The Jeremiah Program of Minneapolis is now just weeks away from opening a new building where 35 more families will live while going through the nonprofit's intensive, "two-generation" program that gets single parents and their kids to permanently leave poverty behind.
What's most interesting about it is that it's in Austin, Texas, about a 17-hour drive down Interstate 35 from where Jeremiah got its start. This project represents the kind of national expansion that small, social-service nonprofits like Jeremiah aren't supposed to be able to pull off — or even try.
The people running Jeremiah have long been thinking about how best to expand, as "literally when we first opened our doors in 1998 we were getting calls" from other cities, said Gloria Perez, Jeremiah's longtime CEO.
The organization has refined its thinking since then — what they once called criteria they now call "the rubric." The expansion strategy boils down to just one powerful idea: The product has to be the same wherever Jeremiah goes, but the details of how it is delivered can be easily worked out with the supporters brought on board in new locations.
While a lot of organizations are tiny and stay that size, the idea of national expansion crops up a lot in nonprofit circles. Whenever a program starts demonstrating good outcomes on a really tough problem, a government official or philanthropist will ask if it can be "replicated" and plopped down somewhere else.
It's easy to understand the appeal of doing that. It's the same thinking that gets entrepreneurs to plunge into the restaurant business by buying a franchise. Yet it's just that kind of thinking that can lead to trouble in nonprofits.
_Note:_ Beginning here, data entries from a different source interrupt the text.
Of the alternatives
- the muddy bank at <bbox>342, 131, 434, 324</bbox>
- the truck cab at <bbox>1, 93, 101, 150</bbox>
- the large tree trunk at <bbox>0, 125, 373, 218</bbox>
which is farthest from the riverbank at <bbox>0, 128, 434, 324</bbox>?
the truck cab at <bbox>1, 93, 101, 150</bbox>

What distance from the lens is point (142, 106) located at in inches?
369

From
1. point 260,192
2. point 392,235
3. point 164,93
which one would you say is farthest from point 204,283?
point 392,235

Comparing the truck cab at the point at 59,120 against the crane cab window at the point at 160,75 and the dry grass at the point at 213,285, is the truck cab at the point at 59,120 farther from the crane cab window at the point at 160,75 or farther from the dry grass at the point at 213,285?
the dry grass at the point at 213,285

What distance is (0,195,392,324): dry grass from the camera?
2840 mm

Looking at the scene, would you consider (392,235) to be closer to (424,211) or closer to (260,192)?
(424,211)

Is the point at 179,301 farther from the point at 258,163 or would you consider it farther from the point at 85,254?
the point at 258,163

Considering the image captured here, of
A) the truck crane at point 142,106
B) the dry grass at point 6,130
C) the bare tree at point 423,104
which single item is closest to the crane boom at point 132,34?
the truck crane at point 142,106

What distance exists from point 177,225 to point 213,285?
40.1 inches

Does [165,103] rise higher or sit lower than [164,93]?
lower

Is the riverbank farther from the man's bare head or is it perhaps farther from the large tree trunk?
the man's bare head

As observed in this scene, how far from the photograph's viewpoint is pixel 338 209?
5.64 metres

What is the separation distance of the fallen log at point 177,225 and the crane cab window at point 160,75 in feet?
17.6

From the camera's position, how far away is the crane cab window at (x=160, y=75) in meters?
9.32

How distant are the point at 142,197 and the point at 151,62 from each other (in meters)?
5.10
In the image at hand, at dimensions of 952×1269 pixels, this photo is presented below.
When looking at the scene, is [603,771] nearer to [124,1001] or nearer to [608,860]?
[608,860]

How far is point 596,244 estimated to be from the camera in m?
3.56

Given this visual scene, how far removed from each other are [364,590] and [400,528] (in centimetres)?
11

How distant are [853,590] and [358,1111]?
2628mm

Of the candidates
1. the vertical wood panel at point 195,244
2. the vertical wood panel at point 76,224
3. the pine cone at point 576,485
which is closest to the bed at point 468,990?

Figuring out if there is a need for what a social service agency does is rarely the challenging part. The answer almost always is yes. Far more likely, a nonprofit eager to serve more people hasn't given enough thought to how it will keep itself funded at a new location.
Beyond having to build new relationships with local donors, the whole structure of the nonprofit fundraising market could be different in a new metro area. And organizations surely can't count on more money from their hometown. Local foundations might not be thrilled about seeing time and money go to a national rollout.